Stored data entries
────────

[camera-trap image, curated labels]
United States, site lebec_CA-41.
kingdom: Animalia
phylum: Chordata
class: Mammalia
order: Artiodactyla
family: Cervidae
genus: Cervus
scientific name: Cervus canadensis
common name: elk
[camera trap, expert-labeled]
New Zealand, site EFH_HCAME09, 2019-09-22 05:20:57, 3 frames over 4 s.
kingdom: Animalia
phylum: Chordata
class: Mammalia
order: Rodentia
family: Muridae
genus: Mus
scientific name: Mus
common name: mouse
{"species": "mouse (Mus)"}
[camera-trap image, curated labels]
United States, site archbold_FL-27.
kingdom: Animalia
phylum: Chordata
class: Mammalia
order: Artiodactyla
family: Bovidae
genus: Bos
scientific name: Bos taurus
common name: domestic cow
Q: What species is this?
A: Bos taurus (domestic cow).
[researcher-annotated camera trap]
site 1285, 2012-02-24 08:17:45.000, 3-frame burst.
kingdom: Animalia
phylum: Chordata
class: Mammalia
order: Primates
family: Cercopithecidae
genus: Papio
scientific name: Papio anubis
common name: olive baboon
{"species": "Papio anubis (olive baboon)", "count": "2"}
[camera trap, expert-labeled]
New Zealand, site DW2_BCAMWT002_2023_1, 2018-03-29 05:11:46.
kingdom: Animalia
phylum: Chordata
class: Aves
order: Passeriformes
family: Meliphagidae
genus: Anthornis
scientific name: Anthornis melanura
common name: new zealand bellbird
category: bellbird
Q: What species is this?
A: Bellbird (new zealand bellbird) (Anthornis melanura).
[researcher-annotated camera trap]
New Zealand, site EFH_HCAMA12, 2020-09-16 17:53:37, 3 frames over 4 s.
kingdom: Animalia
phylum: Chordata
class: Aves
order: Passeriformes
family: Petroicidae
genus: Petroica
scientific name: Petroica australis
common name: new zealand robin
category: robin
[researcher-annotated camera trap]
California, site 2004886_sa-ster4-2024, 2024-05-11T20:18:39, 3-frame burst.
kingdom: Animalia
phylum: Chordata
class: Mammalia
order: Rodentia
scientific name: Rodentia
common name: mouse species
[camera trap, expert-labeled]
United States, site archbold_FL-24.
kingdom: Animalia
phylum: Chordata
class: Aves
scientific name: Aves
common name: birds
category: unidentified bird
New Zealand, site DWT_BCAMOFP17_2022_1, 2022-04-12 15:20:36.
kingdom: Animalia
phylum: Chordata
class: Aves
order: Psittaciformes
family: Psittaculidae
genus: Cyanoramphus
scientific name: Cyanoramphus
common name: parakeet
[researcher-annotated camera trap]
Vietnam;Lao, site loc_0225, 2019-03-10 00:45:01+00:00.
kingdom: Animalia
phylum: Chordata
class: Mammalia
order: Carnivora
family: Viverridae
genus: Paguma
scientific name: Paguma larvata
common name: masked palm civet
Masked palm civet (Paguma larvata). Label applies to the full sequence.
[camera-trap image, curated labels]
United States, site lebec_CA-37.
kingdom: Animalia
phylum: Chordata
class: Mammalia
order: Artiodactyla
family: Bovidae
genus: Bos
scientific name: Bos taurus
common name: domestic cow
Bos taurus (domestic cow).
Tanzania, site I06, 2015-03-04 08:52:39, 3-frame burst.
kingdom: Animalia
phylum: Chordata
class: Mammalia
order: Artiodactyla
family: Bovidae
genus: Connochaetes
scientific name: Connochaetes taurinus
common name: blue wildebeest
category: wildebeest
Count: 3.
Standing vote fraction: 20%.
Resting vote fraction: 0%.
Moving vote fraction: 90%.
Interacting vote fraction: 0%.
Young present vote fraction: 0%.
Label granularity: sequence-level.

────────

WORK TO BE COMPLETED: Each line above with the string "over" should be reported in full.

FINAL ANSWER:
New Zealand, site EFH_HCAME09, 2019-09-22 05:20:57, 3 frames over 4 s.
New Zealand, site EFH_HCAMA12, 2020-09-16 17:53:37, 3 frames over 4 s.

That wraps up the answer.